The PLST model can be used to identify any and all triggers that may contribute to sundowning episodes. For a first or unusual episode, it is recommended that a targeted medical and laboratory evaluation including urine culture, complete blood count, drug toxicology, and levels of electrolytes, thyroid-stimulating hormone (TSH), and vitamin B₁₂ be obtained. During an episode, whenever possible, a quiet, well-lit environment should be provided. Aromatherapy and familiar music at a medium volume may also help reduce anxiety and agitation. For persons at risk of hurting themselves or others, a low-dose psychotropic medication (eg, trazodone 50 mg repeated 1 hour later followed by risperidone 0.5 mg) may be necessary.

Preventive Management

In our clinical experience, prevention strategies may reduce the severity and frequency of sundowning. The first step is to conduct a behavioral analysis of the sundowning behavior. We recommend a daily journal be maintained for at least 1 month to document the types of behavior (eg, agitation, anxiety, psychosis, and disorientation) that occur, time of onset, and any extenuating circumstances that may have contributed to episodes of sundowning. Care partners can also provide information regarding medication administration and sleeping behavior to inform the analysis. The health care professional should analyze the journal, looking for patterns and correlations with other factors (eg, shift changes at care homes or changes to daily routines). The journal can be supported by biometric data from wearable technologies that provide objective measures of physical activity and sleep, which can be helpful in tailoring both pharmacologic and nonpharmacologic approaches.

We also recommend increasing the amount of regular exercise and sunlight exposure, preferably in the early afternoon. Caregivers are advised to start playing soothing or familiar music approximately 1 hour before sundowning behavior typically starts.
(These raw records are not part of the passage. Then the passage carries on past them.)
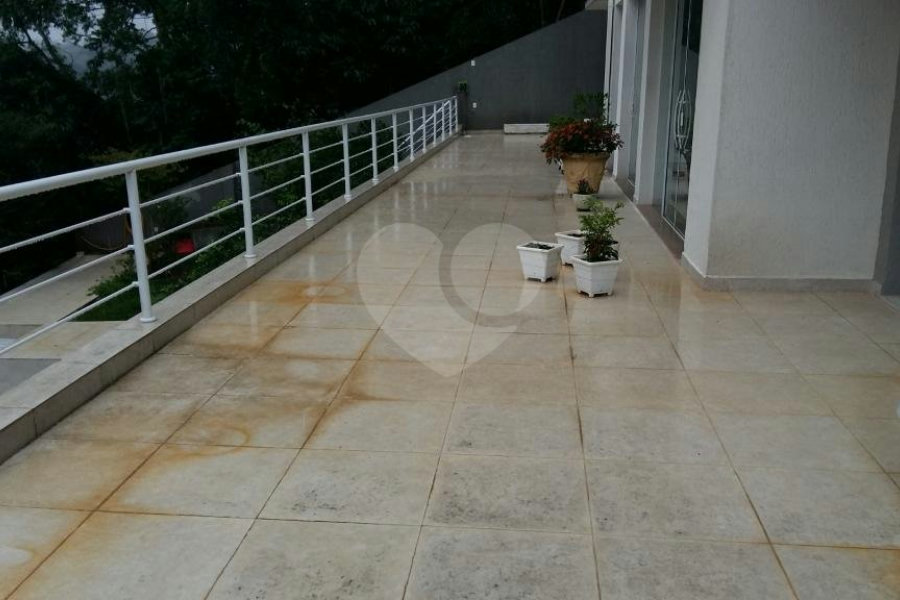 Casa à venda com 5 suítes no condomínio Parque Imperial da Cantareira, Mairiporã - SP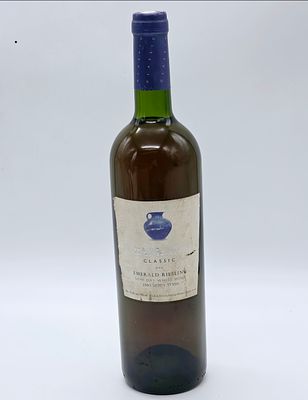 לאספנים 
Barkan Classic Emerald Riesling 
יקב: יקב ברקן (Barkan 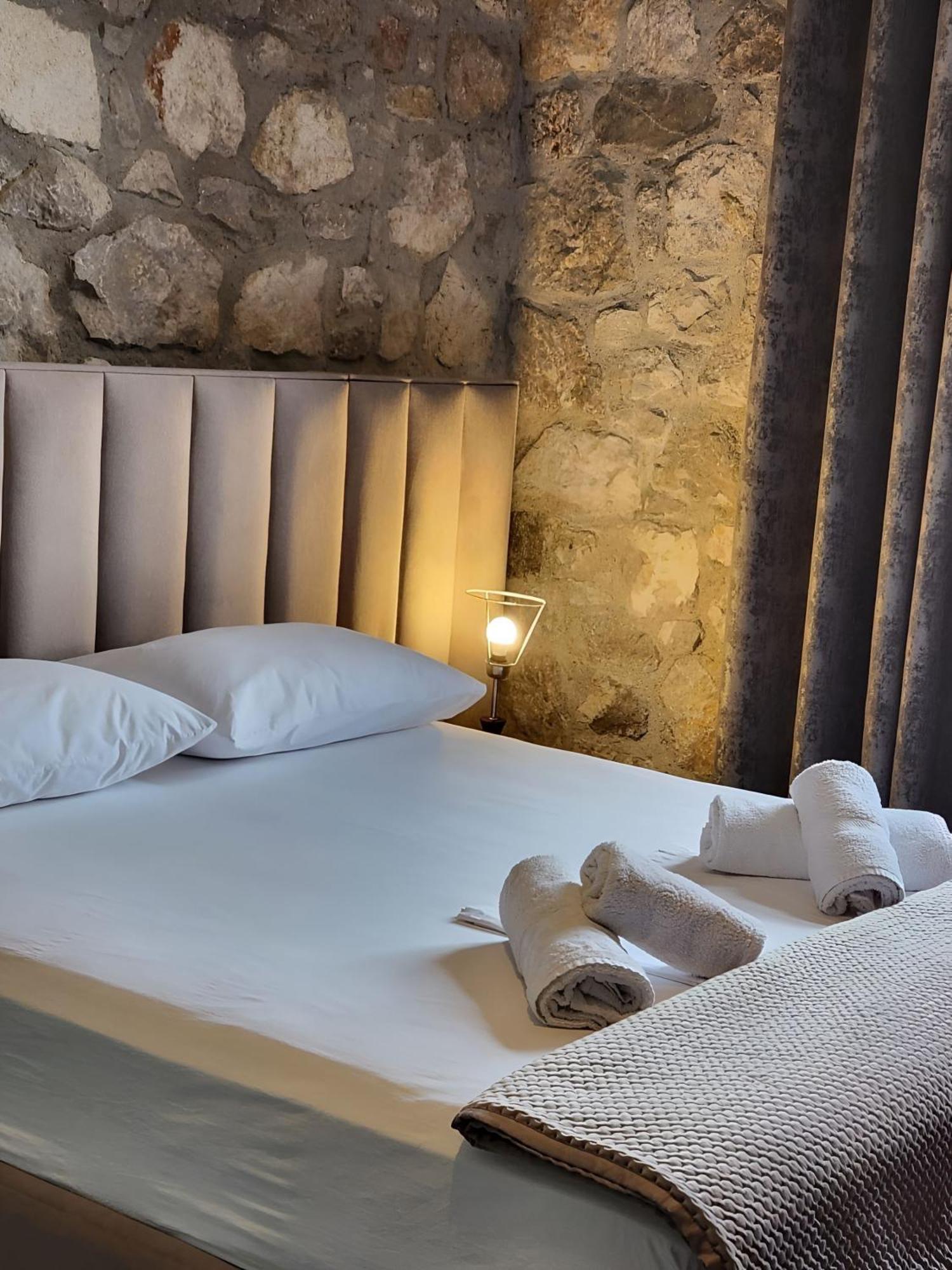 Hyka Stone House Shkoder Bed and Breakfast Εξωτερικό φωτογραφία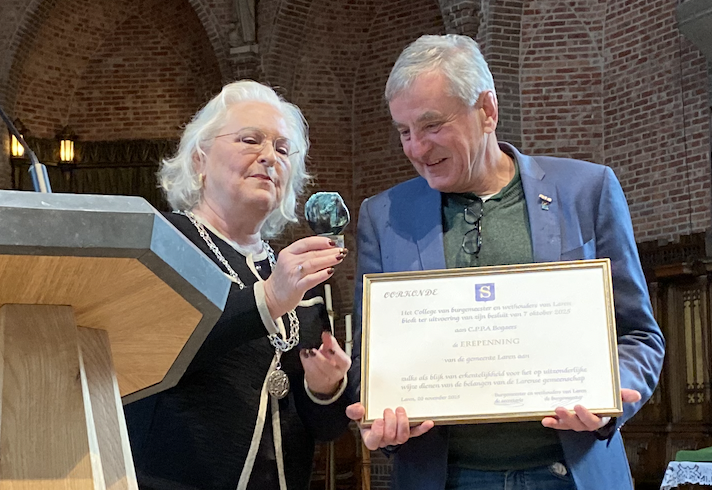 Gemeente Laren reikt erepenning uit aan Chris Bogaers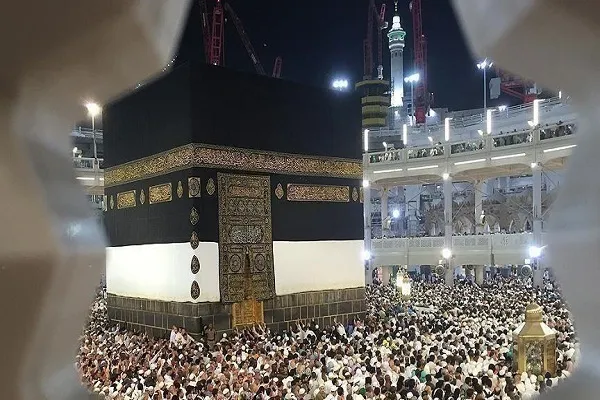 المسجد الحرام يلحق بـ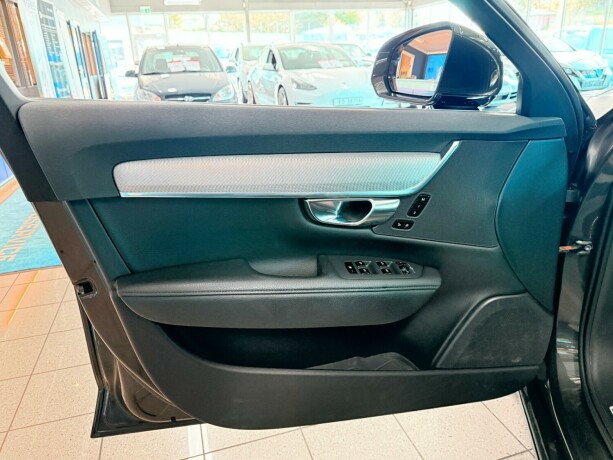 volvo-v90-elektrisitetbensin-2018-big-9
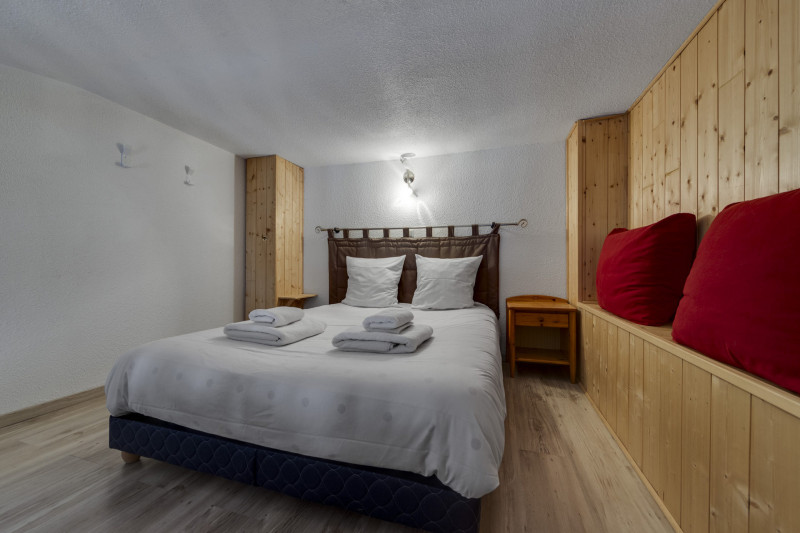 _lv_images__lot_0075553822_05_4091914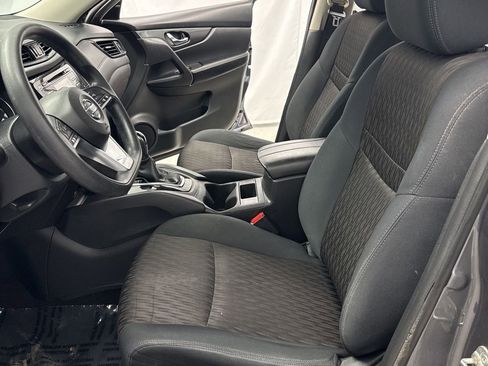 Used 2017 Nissan Rogue S image 8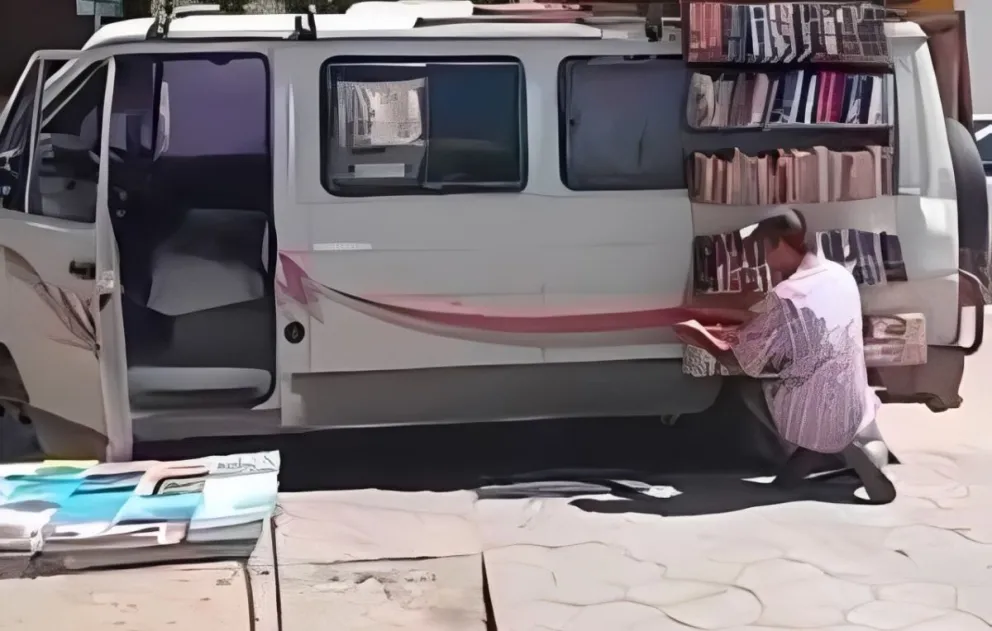 La biblioteca ambulante rompe con ciertas barreras culturales. Foto: Carlos Aguilar / Informativo Hoy.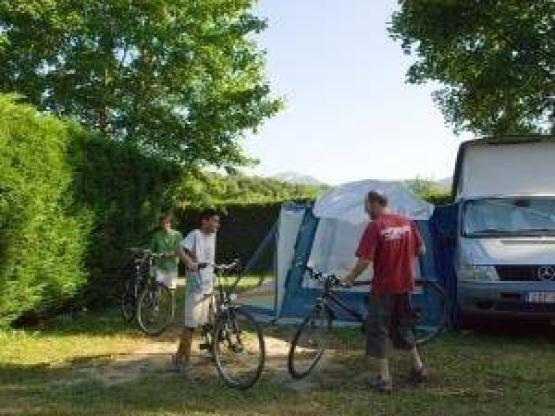 Package: Pitch + car + tent or caravan + electricity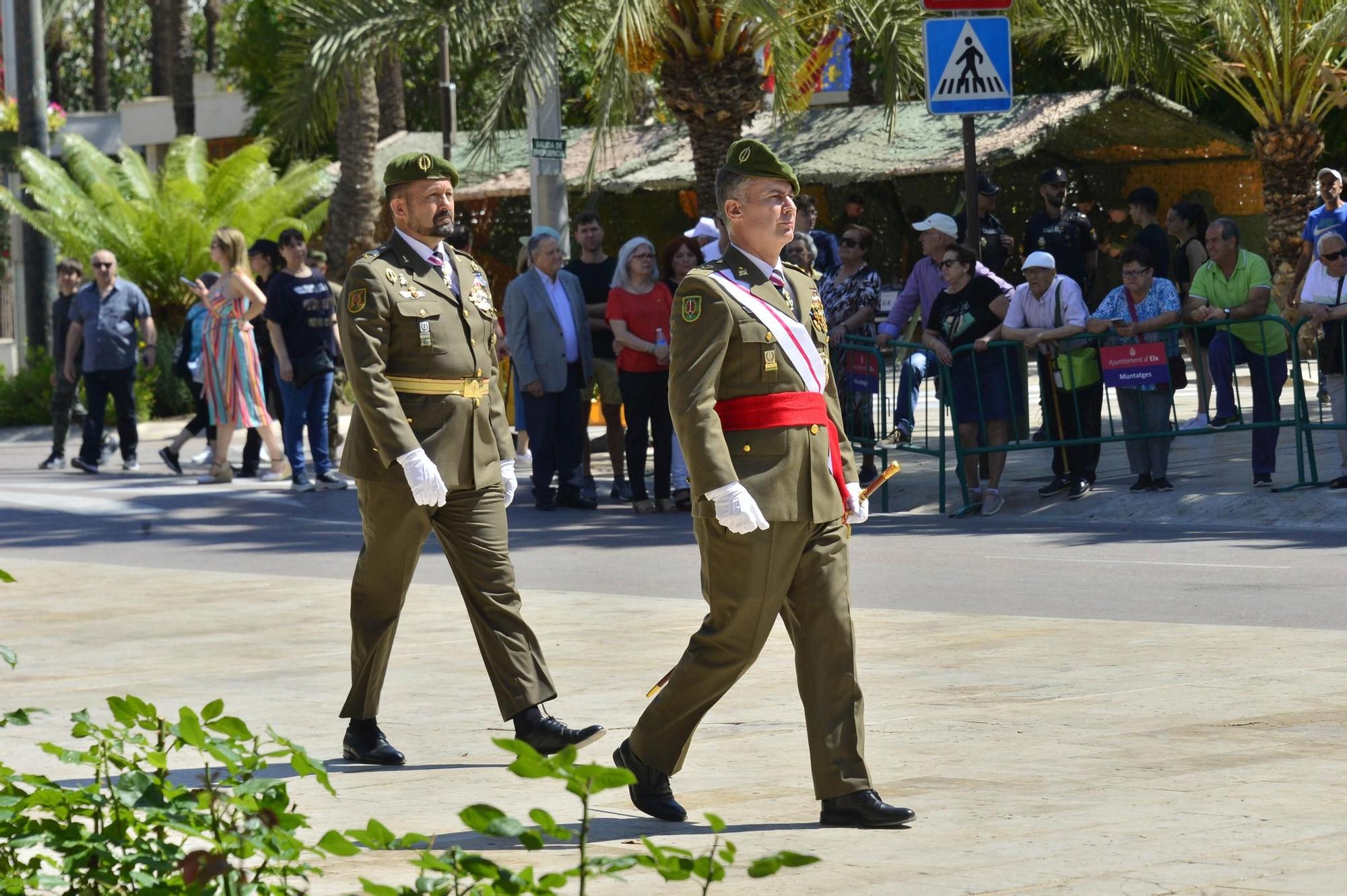 Más de 430 civiles juran la bandera en Elche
Any medication with Magellan Anticholinergic Risk Scale scores of 3 should be eliminated, which requires scrutiny of medication lists.²⁵ Optimization of cognitive-enhancing medication doses and timing administration such that mean peak plasma concentrations are reached 1 hour before a person’s typical time of sundowning behavior may be beneficial.

If problematic sundowning behavior still persists, we recommend melatonin supplementation at an initial dose of 10 mg taken at nighttime, followed by a weekly increase by 10 mg to a maximum dose of 30 mg. This regimen is instituted regardless of reported sleep quality. If symptoms persist, the next step is to target NPS based on the individual’s most recent NPI-Q profile. The mantra of “start low and go slow” should guide therapeutic interventions, waiting at least 2 weeks before altering doses. In general, antidepressants are preferred first steps unless safety concerns necessitate more proactive approaches.